- Teresa Ghilarducci, a labor economist at the New School, sees the Covid-19 recession setting older workers further back than the 2008 financial crisis.
- CNBC spoke with Ghilarducci about why older Americans are particularly vulnerable to this recession, and what the pandemic's fallout has revealed to us about the risks of our current retirement system.
Labor economist Teresa Ghilarducci began studying retirement in 2008, when the Great Recession was making it impossible for millions of Americans to retire. "The phenomenon of Granny working in McDonald's really started to ramp up," said Ghilarducci, who leads the Retirement Equity Lab at The New School in New York.
Yet, as bad as it was then, she sees the current Covid-19 recession making life even more uncertain and even more difficult for those in their 50s, 60s and 70s. By her calculations, the pandemic will force another 3.1 million older workers into poverty in their retirement, with many forced to choose between their health and their need for a paycheck.
CNBC spoke with Ghilarducci about why older Americans are particularly vulnerable to this recession, and what the pandemic's fallout has revealed to us about the risks of our current retirement system.
The interview has been condensed and edited for clarity.
CNBC: How do you see this recession impacting older workers and retirement differently than previous recessions?
Teresa Ghilarducci: The unemployment rate. It's going up among older workers faster than any other group, except for the very young. They probably won't get back into the labor force, or it'll take them a long time to get another job. That means they'll draw down on their retirement savings, they may go into debt and they'll also apply for Social Security earlier, forgoing increased benefits. As a result, people who are middle-class workers now will be poor or near-poor retirees for the rest of their lives.
CNBC: Why are so many older Americans being thrown out of work during the pandemic?
TG: It has to do with the jobs they were in. Education and health care, health care that wasn't involved with Covid care: dentist offices, optometrist offices, home health care, these are jobs that were all lost in the last couple of months and were disproportionately filled by older workers, and older women, by the way. Women have been harder hit than men in the Covid recession, and older women especially.
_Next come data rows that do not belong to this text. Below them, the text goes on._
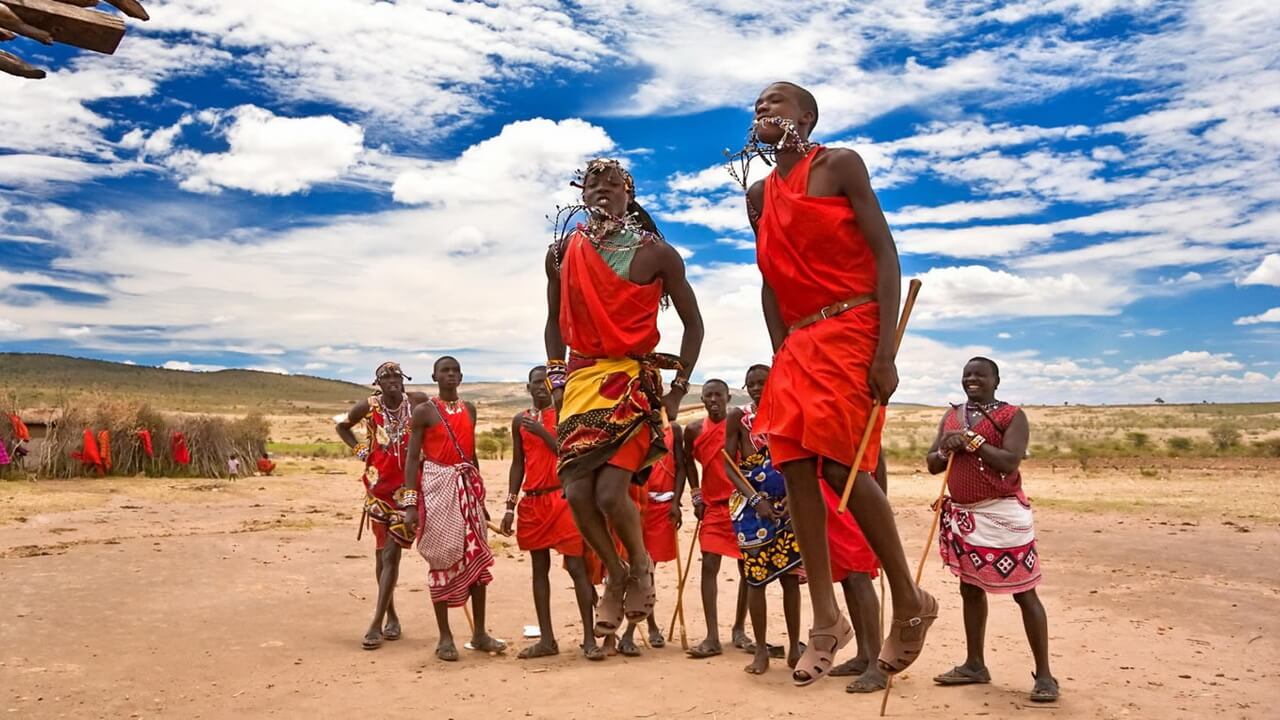 Mto wa Mbu Cultural Tour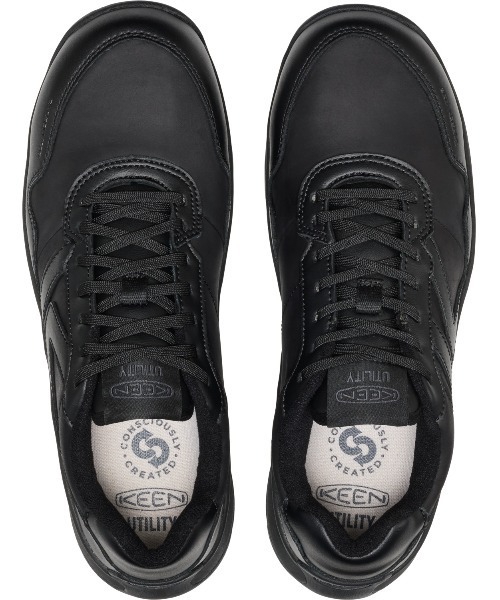 KEEN（キーン） シューズ KS86 UTILITY LTR / ケーエス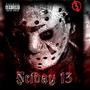 FRIDAY 13 (Explicit)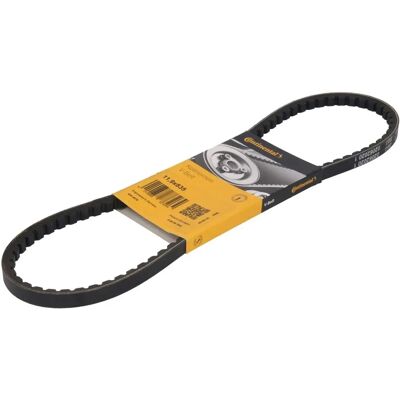 CONTINENTAL V-ribbed belt - V-ribbed belt CONTINENTAL V-ribbed belt - V-ribbed belt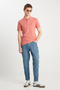 Relaxed Fit Frank Men's Denim Trousers Frnk 00013381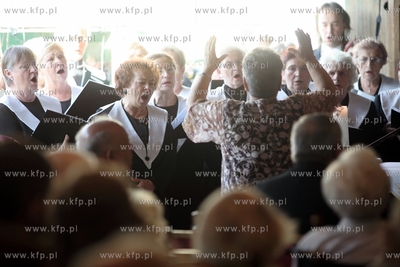 Jubileusz 35-lecia dzialalnosci Domu Pomocy Spolecznej...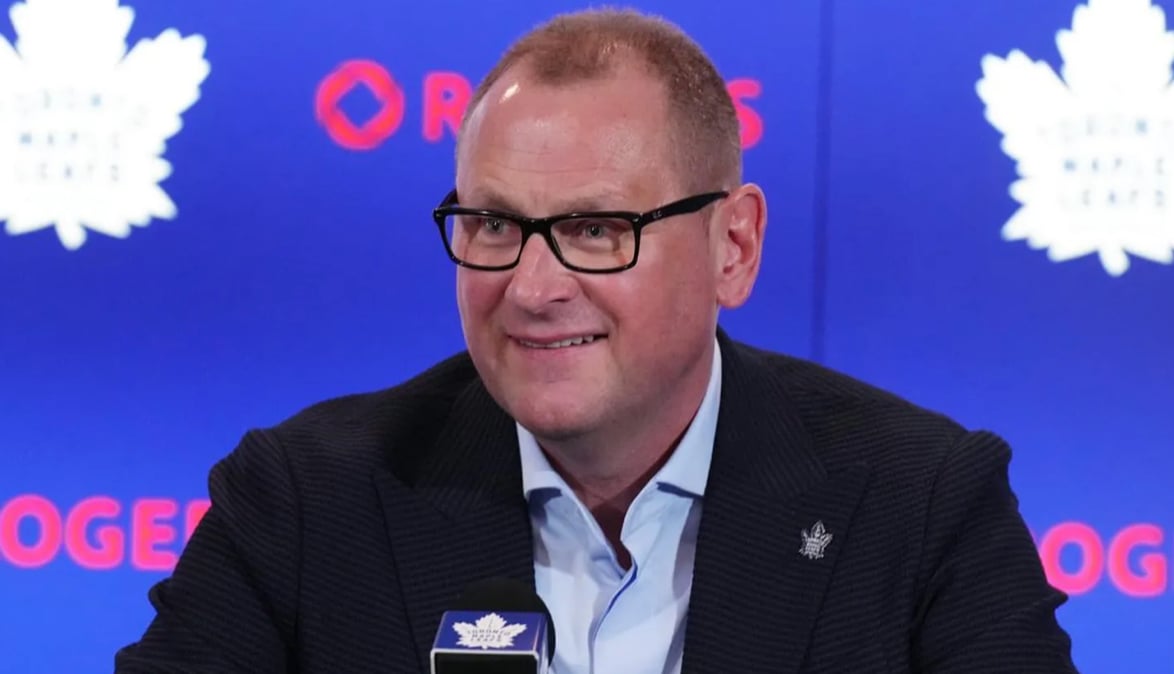 Report: Leafs could poach several Flyers players 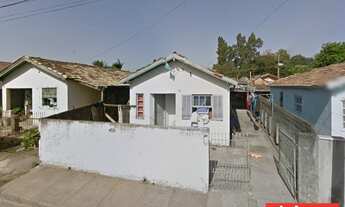 Imagem 1: CASA 02 DORMITÓRIOS, VENDA DIRETA CAIXA, BAIRRO PASSO DO GADO, TUBARÃO, SC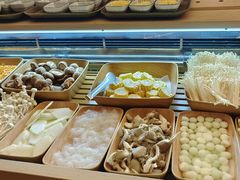-温禾牛·和牛寿喜烧自助火锅(恒基名人店)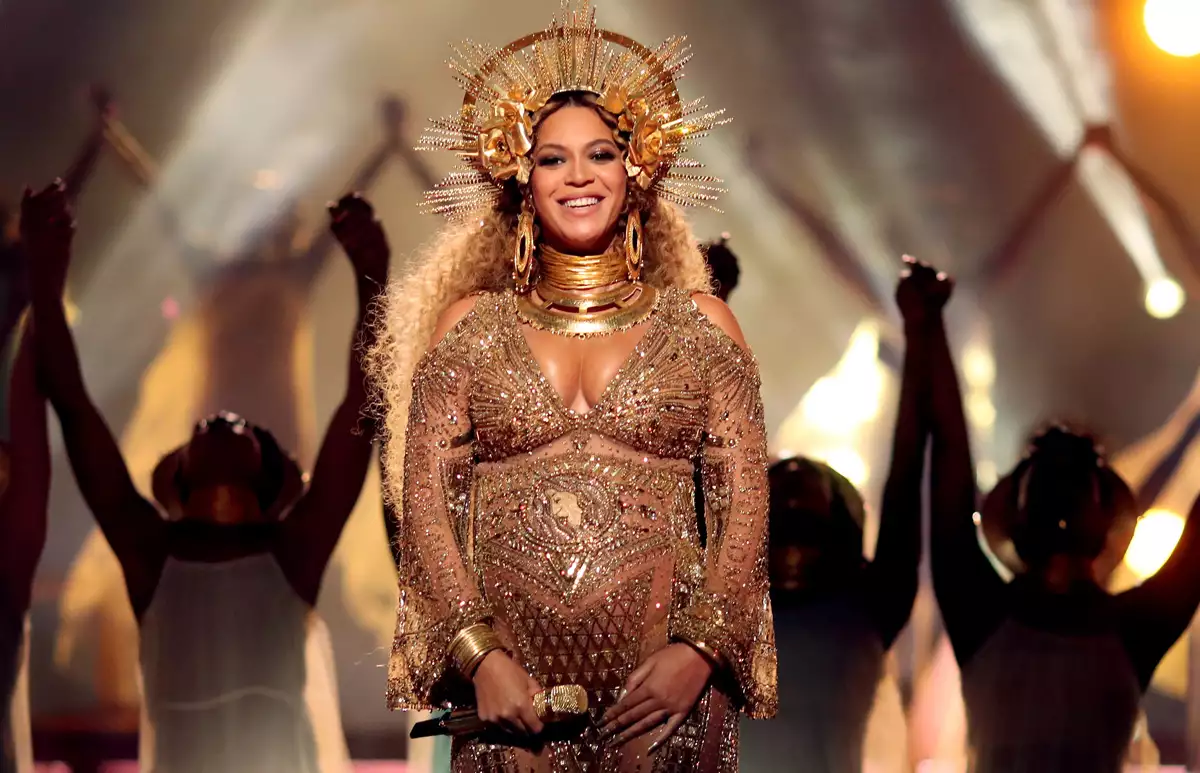 Beyoncé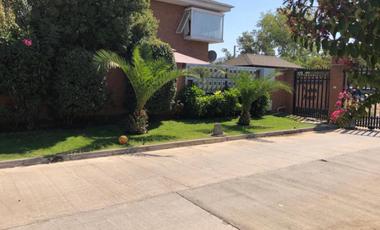 VENTA DE CASA DE 160M2, CONDOMINIO PUERTA NORTE, TALCA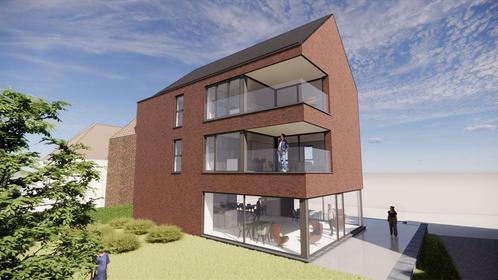 Handelspand te huur in Pajottegem, Immo, Huizen te huur, Overige soorten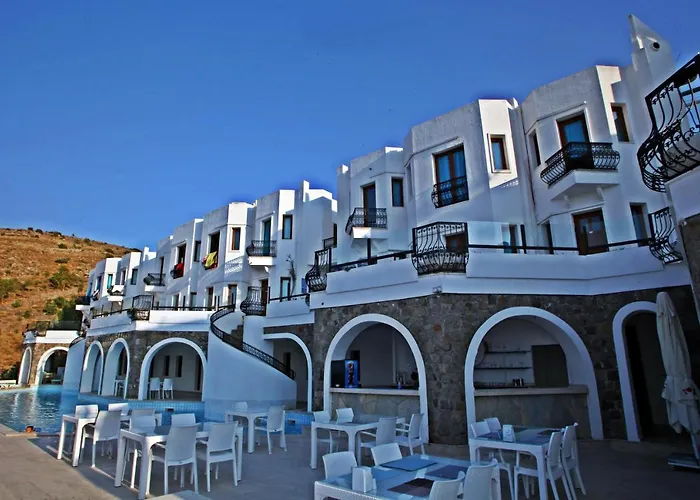 Hotel Turkbuku Hill *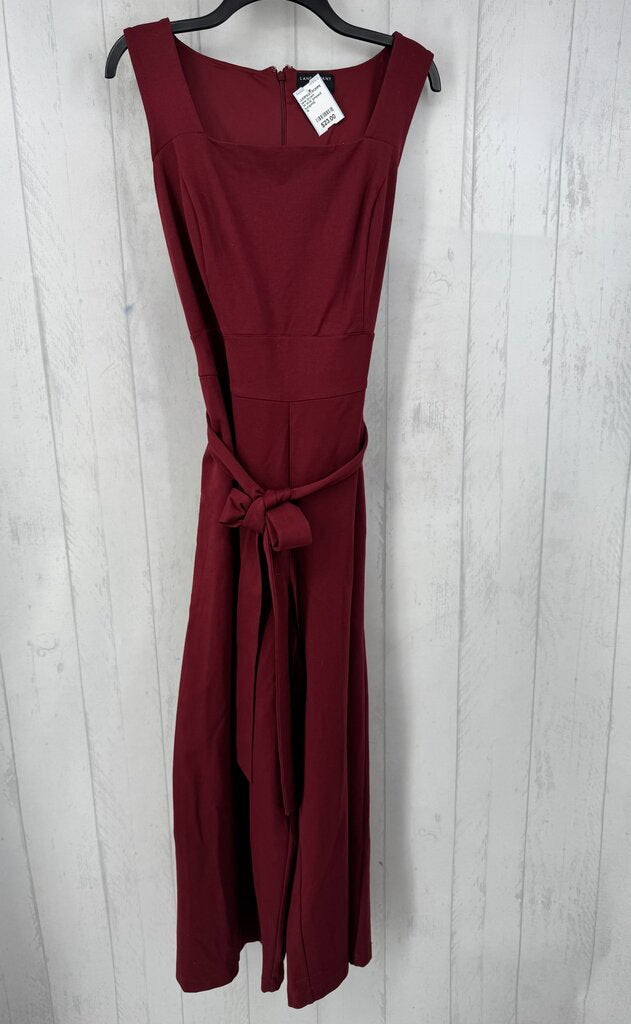 14 slvls jumpsuit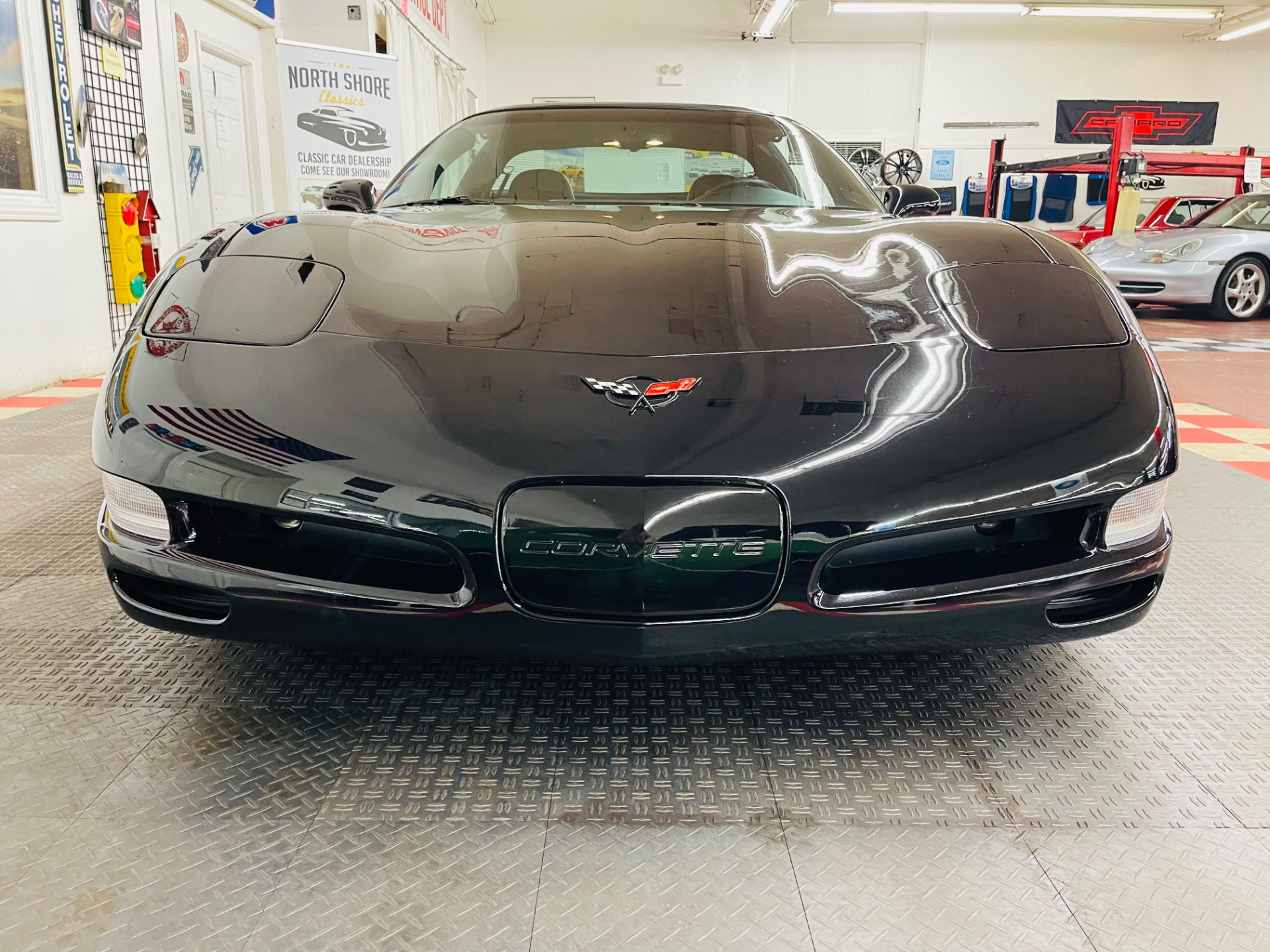 Used 1999 Chevrolet Corvette Like New Super low Miles - SEE VIDEO | Mundelein, IL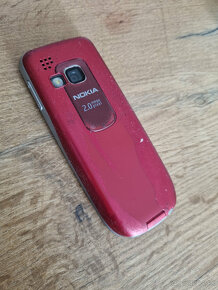 nokia 3120c - RETRO - 3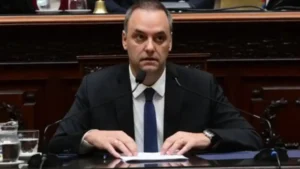 Interpelación a Adorni: confirman la sesión en Diputados y el PRO anticipa que no dará quórum en medio de una interna creciente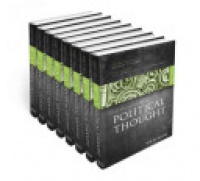  - The Encyclopedia of Political Thought, 8 Volume Set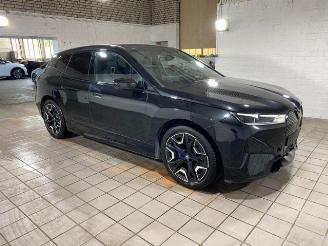 BMW iX xDrive40 Sportpaket HUD/KAM/H&K picture 3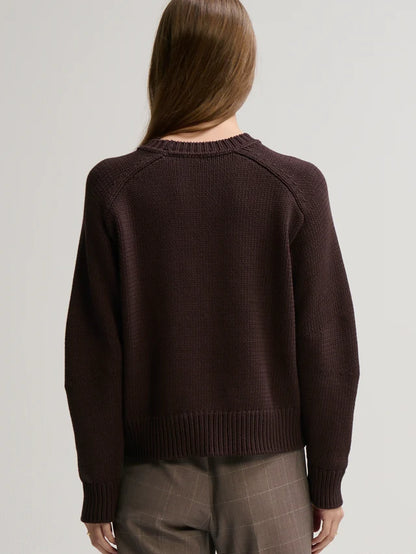 DIAMOND PULLOVER CPA3018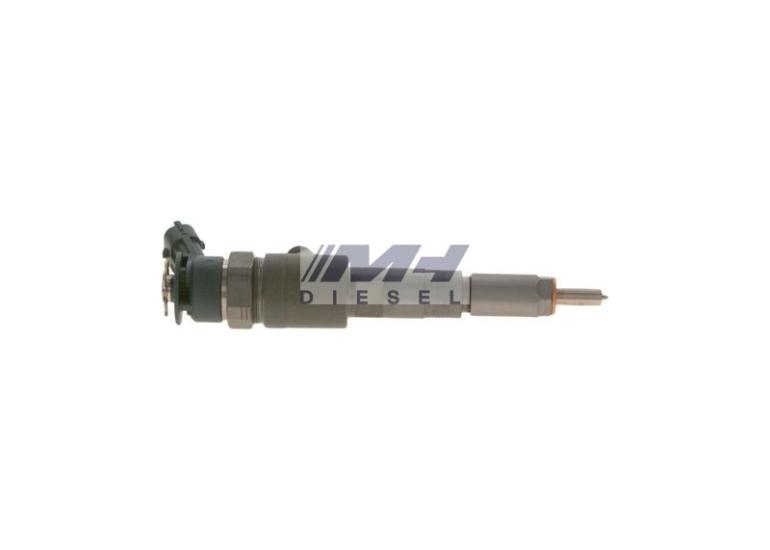 BOSCH 0445110252 Common Rail Enjektör – Citroën Peugeot 1.4 HDi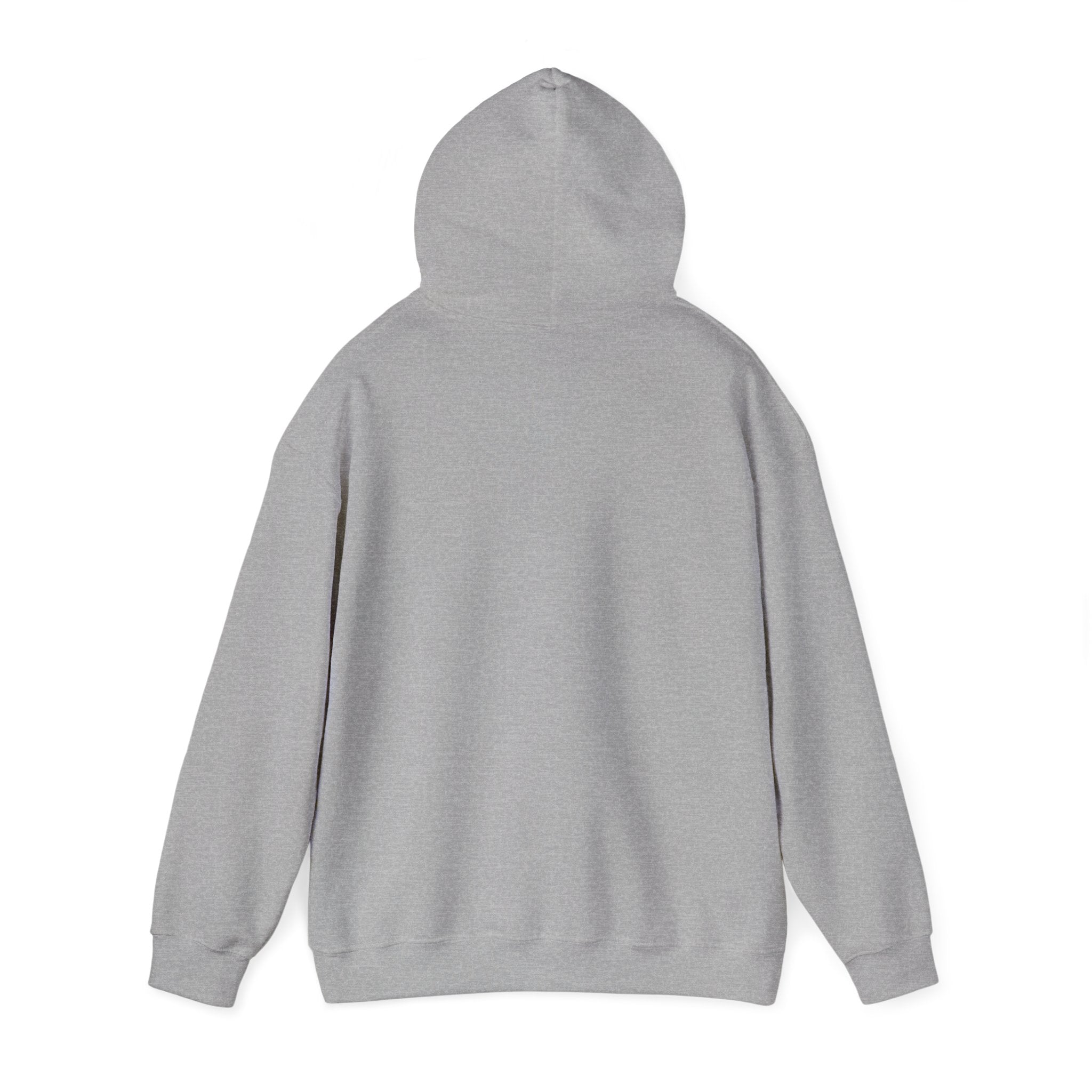 Klappe, Kaffee, Unisex Hoodie - Cozy Sweatshirt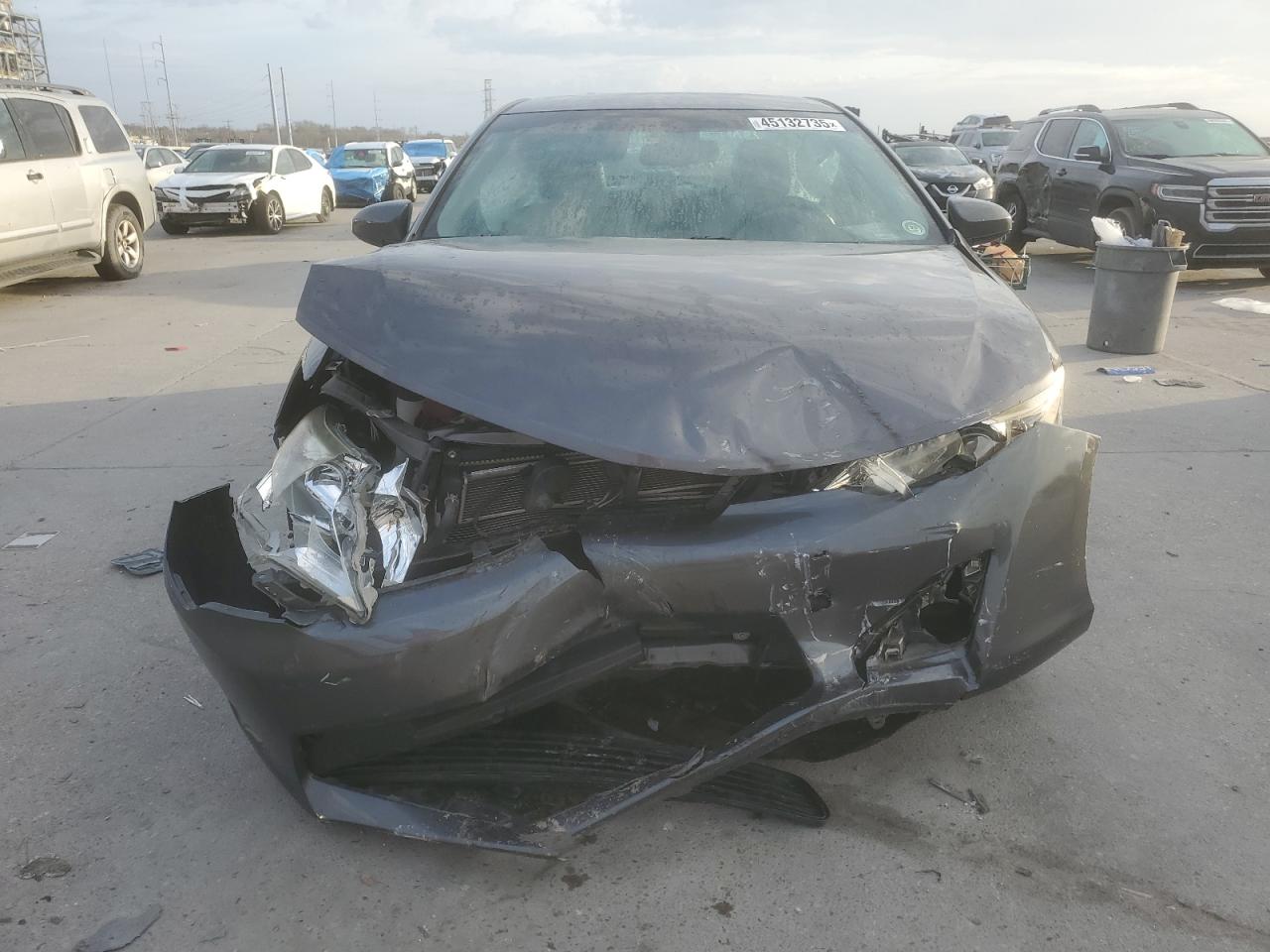2014 Toyota Camry - Image 5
CNBC: Why is it harder for older workers who've lost their jobs to get re-hired than it is for younger workers? And how could the pandemic exacerbate the problem?
TG: There's the sense that older workers don't have the skills or potential that younger workers have and, in most cases, that's an irrational, discriminatory prejudice. But in this recession, caused by the pandemic, there may be a rational basis for the age discrimination. Older workers coming back to work may face much worse health hazards, and they will need special accommodations by their employers. The employer of an older worker may be concerned about their health and the liability associated with not providing a safe working place.
CNBC: Sounds like it could become easier for companies to discriminate by age.
TG: A lot easier. And they may be able to convince the older worker that they really didn't want the job to begin with.
CNBC: You write about how the pandemic could result in even high-income older workers, those making $170,000 or more a year, retiring into poverty. Why is this?
TG: Their assets fell in value. They've lost their jobs or their pay has been cut, and they will have to retire earlier. And many did not have a lot of retirement savings to begin with. They were coasting into their 60s, hoping to work until they were 70.
CNBC: What are the consequences of retiring into poverty? What can people do about it?
TG: This Covid recession leaves older people with really bad choices. You don't try to find another job to save your life or you try to find a job to save yourself from poverty. If I were to counsel someone one-on-one, I'd say sign up for food stamps, sign up for supplementary income, make sure you get all the subsidies you can. Cut your budget. And vote, because government plans, your Social Security, your Medicare, are going to be important financial partners.
CNBC: What has the pandemic shown us about our retirement system?
TG: It exposes the broken retirement system where we depended on a very low level of Social Security benefits, and people to save on their own. We still see only half the labor force with a pension. It was broken to begin with, and it's really failed people now. We need to lower the Medicare age, we need to raise Social Security benefits by $200 and we need a universal pension system.